# WORK TASK 1
In the article on Moultrie's downtown park, rewrite the passage starting at "MOULTRIE, Ga. —" and ending at "cutting was held.", replacing "ribbon cutting" with "dedication ceremony".
# WORK TASK 2
According to the article on Moultrie's downtown park, at which corner is the park located?
# WORK TASK 3
Decide whether each statement agrees with the article on Moultrie's downtown park. Answer yes or no for each, and quote the words from the article that decide it.
(a) The Sportsman Restaurant closed in December 2003.
(b) The park was finished by the end of April, as officials had hoped.
(c) After construction, Downtown Moultrie Tomorrow kept ownership of the park.

# SELECTED EXCERPT
# # # # #
COMMUNITY ON THE GROW: Downtown plans bear their first fruit in 2017
Published 9:56 pm Thursday, December 28, 2017
- The Sportsman Restaurant, the one-story building in this photo of First Avenue Southeast, closed in December 2003 and has fallen into severe disrepair. Plans are to demolish the building and replace it with a small park.
Editor’s note: This article has been corrected from its original version.
Editor’s note: This is one in a series of articles reflecting on positive change in Moultrie and Colquitt County in 2017. See the column at left for links to other stories in the series.
MOULTRIE, Ga. — Work had been going on behind the scenes for almost two years when Downtown Moultrie Tomorrow broke ground on a “pocket park” in January 2017.
The park was the first of several projects that DMT’s Enhancement Committee proposed to improve Moultrie’s downtown area. Officials initially said they hoped it would be finished by the end of April, but it was actually August when a ribbon cutting was held.
The park occupies the corner of First Street and Second Avenue Southeast. The land was donated by Southwest Georgia Bank, whose president, DeWitt Drew, was a leader in getting the redevelopment project off the ground.
“The bank owned this lot for about 30 years before somebody had a good idea what to do with it,” Drew said during the dedication of the park.
The bank donated the land to Downtown Moultrie Tomorrow, and various individuals and businesses provided the money to turn the vacant lot into a park. After construction was finished, DMT donated the park to the city, which will maintain it.
# # # # #
Scene geometry reasoning data:
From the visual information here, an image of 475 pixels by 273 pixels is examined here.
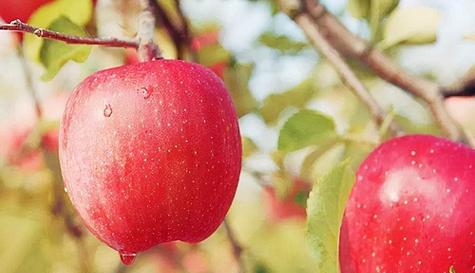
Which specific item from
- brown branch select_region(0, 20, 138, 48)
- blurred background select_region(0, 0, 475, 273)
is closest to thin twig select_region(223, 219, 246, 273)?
blurred background select_region(0, 0, 475, 273)

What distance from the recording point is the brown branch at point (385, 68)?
1060 mm

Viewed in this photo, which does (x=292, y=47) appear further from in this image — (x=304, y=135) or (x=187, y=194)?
(x=187, y=194)

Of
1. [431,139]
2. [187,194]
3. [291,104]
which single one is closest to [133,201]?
[187,194]

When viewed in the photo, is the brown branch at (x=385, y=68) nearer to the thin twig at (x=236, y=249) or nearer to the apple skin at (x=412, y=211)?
the apple skin at (x=412, y=211)

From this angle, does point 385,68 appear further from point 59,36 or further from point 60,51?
point 59,36

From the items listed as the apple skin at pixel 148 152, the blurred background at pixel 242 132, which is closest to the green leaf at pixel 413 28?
the blurred background at pixel 242 132

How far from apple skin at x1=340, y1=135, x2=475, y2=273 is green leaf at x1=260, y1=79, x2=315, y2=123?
582 millimetres

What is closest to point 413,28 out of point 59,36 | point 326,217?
point 326,217

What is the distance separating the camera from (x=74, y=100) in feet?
2.78

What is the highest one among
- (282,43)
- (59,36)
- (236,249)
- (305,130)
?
(59,36)

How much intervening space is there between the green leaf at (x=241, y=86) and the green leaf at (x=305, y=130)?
0.39 metres

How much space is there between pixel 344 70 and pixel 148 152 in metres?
0.36

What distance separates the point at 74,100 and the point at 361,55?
47 centimetres

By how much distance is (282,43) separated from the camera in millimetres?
1516
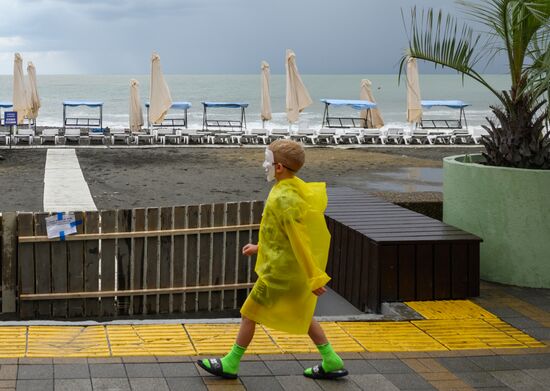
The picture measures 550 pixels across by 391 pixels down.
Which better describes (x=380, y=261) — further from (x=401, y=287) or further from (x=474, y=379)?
(x=474, y=379)

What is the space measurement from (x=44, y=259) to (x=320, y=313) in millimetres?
2450

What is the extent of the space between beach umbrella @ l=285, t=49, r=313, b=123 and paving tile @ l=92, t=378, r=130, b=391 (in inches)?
972

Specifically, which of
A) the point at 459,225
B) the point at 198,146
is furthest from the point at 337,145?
the point at 459,225

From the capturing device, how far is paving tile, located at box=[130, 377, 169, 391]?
4.31 m

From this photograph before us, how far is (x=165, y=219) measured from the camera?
727 cm

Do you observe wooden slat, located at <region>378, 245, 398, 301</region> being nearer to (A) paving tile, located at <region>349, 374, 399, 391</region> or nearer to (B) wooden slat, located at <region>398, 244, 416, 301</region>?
(B) wooden slat, located at <region>398, 244, 416, 301</region>

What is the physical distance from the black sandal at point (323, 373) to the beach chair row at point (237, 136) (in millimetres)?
23534

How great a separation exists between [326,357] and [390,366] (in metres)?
0.55

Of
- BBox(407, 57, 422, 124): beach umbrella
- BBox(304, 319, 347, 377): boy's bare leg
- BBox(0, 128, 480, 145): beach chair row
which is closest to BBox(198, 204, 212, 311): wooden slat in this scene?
BBox(304, 319, 347, 377): boy's bare leg

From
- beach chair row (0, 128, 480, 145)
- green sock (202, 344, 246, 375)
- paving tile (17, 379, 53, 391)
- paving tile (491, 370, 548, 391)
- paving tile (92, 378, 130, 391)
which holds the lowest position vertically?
paving tile (491, 370, 548, 391)

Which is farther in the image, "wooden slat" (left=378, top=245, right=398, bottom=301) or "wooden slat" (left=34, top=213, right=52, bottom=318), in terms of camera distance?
"wooden slat" (left=34, top=213, right=52, bottom=318)

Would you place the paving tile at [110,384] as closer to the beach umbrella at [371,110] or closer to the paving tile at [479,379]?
the paving tile at [479,379]

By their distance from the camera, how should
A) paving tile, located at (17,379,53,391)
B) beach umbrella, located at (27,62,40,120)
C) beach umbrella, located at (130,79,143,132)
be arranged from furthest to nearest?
beach umbrella, located at (27,62,40,120), beach umbrella, located at (130,79,143,132), paving tile, located at (17,379,53,391)

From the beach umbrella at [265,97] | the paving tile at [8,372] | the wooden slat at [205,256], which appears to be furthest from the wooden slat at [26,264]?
the beach umbrella at [265,97]
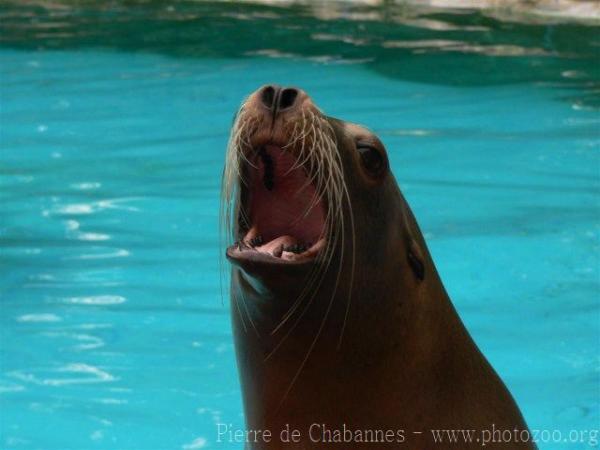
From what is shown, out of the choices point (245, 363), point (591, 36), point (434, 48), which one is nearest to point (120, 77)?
point (434, 48)

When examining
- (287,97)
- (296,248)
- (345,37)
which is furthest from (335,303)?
(345,37)

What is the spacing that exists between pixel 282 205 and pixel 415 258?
0.39 meters

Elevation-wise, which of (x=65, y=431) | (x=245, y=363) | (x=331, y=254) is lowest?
(x=65, y=431)

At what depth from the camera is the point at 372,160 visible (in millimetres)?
2951

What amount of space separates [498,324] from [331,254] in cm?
305

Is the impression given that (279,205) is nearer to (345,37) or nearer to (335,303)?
(335,303)

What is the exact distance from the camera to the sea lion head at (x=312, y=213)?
108 inches

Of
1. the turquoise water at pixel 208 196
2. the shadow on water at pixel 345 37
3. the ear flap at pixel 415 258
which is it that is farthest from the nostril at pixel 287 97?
the shadow on water at pixel 345 37

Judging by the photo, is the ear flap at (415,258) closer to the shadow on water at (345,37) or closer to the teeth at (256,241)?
the teeth at (256,241)

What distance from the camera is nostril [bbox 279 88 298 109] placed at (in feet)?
9.08

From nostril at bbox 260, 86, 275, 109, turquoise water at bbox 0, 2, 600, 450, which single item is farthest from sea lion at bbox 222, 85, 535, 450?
turquoise water at bbox 0, 2, 600, 450

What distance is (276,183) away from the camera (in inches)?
113

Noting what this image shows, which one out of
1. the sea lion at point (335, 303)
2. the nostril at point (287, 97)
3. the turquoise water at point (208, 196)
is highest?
the nostril at point (287, 97)

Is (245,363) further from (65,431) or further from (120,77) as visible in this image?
(120,77)
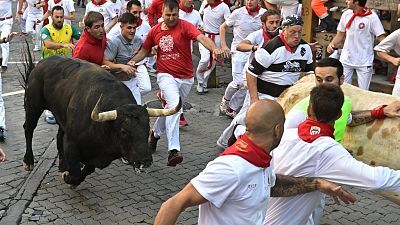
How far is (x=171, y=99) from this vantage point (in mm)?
7965

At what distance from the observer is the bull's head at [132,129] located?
6.20 m

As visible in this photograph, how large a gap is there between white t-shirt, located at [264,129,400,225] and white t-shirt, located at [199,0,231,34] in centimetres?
886

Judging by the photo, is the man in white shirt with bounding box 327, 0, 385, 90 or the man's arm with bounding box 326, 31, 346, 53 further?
the man's arm with bounding box 326, 31, 346, 53

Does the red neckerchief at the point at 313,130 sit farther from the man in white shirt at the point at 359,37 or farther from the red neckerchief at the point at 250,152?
the man in white shirt at the point at 359,37

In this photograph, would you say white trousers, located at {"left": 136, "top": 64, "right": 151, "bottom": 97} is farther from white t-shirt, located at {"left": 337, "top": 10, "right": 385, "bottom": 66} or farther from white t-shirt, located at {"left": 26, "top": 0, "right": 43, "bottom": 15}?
white t-shirt, located at {"left": 26, "top": 0, "right": 43, "bottom": 15}

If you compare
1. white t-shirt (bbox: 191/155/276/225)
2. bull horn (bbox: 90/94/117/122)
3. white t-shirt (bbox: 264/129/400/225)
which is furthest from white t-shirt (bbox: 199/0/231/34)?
white t-shirt (bbox: 191/155/276/225)

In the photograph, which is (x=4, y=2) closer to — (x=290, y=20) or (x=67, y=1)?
(x=67, y=1)

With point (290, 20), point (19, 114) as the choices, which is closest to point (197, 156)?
point (290, 20)

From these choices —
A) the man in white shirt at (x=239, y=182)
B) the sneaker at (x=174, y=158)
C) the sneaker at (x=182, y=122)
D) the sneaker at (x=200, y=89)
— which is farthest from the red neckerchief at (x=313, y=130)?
the sneaker at (x=200, y=89)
# # # # #
# ANSWER AREA 1
MOULTRIE, Ga. — Work had been going on behind the scenes for almost two years when Downtown Moultrie Tomorrow broke ground on a “pocket park” in January 2017.
The park was the first of several projects that DMT’s Enhancement Committee proposed to improve Moultrie’s downtown area. Officials initially said they hoped it would be finished by the end of April, but it was actually August when a dedication ceremony was held.

# ANSWER AREA 2
The corner of First Street and Second Avenue Southeast.

# ANSWER AREA 3
(a) Yes: "closed in December 2003 and has fallen into severe disrepair"
(b) No: "it was actually August when a ribbon cutting was held"
(c) No: "DMT donated the park to the city, which will maintain it"